The high court appeared to agree with the Biden administration — voting 6-3 to stay the injunction and allow the Biden administration to continue violating the First Amendment while the court takes up the case.

Alito slammed the decision, pointing out that the court wouldn’t be able to review the case for some time — meaning that they were essentially allowing violations of the First Amendment to occur in the meantime.

“Today … a majority of the Court, … without any explanation, suspends the effect of that injunction until the Court completes its review of this case, an event that may not occur until late in the spring of next year,” he wrote. “Government censorship of private speech is antithetical to our democratic form of government, and therefore today’s decision is highly disturbing.”

“The injunction applies only when the Government crosses the line and begins to coerce or control others’ exercise of their free-speech rights. Does the Government think that the First Amendment allows Executive Branch officials to engage in such conduct?” Alito asked.

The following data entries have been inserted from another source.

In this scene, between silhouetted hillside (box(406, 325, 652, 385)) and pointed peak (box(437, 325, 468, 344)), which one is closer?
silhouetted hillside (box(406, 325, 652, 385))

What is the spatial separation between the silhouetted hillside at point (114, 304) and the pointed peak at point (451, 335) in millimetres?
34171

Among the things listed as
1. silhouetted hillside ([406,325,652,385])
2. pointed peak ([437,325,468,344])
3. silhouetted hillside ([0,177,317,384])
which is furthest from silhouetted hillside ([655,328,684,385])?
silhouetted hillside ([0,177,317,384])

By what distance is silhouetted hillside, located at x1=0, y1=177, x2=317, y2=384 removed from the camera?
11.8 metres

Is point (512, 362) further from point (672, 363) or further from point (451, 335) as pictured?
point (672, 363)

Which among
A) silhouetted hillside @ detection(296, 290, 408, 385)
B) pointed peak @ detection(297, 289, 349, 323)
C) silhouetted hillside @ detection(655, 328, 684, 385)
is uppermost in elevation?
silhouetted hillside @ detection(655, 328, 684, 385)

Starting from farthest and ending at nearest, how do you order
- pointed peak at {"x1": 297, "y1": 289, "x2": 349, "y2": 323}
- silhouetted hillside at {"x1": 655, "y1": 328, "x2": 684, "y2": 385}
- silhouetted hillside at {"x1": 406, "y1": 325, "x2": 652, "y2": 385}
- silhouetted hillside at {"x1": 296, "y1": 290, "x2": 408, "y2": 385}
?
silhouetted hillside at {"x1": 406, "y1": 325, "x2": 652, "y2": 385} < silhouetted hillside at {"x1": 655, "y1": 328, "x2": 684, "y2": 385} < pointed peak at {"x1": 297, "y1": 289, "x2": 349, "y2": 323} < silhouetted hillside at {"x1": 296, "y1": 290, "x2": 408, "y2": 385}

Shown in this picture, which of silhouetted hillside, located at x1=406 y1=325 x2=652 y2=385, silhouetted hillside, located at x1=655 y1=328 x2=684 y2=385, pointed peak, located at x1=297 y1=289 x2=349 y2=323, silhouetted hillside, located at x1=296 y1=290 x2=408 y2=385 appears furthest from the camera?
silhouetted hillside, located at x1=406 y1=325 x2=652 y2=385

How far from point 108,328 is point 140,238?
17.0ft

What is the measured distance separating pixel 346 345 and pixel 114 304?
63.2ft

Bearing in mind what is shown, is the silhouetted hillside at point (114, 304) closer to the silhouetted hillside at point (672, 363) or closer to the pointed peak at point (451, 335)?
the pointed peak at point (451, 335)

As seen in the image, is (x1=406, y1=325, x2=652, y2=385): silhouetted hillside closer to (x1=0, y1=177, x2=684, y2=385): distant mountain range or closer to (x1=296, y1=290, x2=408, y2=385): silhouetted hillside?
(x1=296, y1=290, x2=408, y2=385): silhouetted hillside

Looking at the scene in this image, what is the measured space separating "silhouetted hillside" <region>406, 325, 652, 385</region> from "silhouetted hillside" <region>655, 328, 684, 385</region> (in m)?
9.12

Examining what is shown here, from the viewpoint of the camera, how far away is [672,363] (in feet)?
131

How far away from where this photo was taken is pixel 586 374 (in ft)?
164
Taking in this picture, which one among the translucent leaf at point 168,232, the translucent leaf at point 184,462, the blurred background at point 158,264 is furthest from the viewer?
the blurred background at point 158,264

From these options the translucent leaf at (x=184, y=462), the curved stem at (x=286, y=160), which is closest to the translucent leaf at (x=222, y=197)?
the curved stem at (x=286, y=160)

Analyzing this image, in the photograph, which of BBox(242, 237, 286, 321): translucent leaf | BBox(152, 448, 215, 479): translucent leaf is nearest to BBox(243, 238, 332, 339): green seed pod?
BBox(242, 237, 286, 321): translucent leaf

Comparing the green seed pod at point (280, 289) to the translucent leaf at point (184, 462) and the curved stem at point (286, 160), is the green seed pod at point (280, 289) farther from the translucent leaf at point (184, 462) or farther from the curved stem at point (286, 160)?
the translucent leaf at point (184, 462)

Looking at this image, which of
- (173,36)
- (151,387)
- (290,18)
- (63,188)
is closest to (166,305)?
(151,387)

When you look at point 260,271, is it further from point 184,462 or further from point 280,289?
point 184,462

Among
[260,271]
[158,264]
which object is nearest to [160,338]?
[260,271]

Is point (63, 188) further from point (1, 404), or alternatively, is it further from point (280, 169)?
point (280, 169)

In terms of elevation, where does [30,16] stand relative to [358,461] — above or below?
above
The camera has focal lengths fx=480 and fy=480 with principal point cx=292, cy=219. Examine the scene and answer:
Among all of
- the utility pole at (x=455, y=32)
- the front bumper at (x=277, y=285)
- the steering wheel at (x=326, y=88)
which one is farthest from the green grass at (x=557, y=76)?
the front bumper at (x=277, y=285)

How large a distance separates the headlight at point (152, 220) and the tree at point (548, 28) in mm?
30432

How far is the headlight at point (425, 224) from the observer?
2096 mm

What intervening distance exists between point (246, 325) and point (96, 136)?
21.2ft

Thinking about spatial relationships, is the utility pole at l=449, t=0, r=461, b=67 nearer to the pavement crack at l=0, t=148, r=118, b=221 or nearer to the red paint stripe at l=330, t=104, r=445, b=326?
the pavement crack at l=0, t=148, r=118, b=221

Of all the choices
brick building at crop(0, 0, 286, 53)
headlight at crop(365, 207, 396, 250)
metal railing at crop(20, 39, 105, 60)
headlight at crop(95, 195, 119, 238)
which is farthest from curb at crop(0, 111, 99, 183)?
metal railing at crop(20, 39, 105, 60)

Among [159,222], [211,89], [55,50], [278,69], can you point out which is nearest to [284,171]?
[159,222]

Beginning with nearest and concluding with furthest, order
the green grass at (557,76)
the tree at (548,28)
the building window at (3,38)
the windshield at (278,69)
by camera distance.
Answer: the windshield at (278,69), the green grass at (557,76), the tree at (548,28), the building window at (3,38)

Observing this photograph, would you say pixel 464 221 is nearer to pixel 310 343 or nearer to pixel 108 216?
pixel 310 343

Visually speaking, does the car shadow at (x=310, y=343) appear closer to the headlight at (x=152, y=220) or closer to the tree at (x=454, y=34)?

“Despite the Government’s conspicuous failure to establish a threat of irreparable harm, the majority stays the injunction and thus allows the defendants to persist in committing the type of First Amendment violations that the lower courts identified,” he continued.

“At this time in the history of our country, what the Court has done, I fear, will be seen by some as giving the Government a green light to use heavy-handed tactics to skew the presentation of views on the medium that increasingly dominates the dissemination of news,” Alito added.

“That is most unfortunate,” he concluded.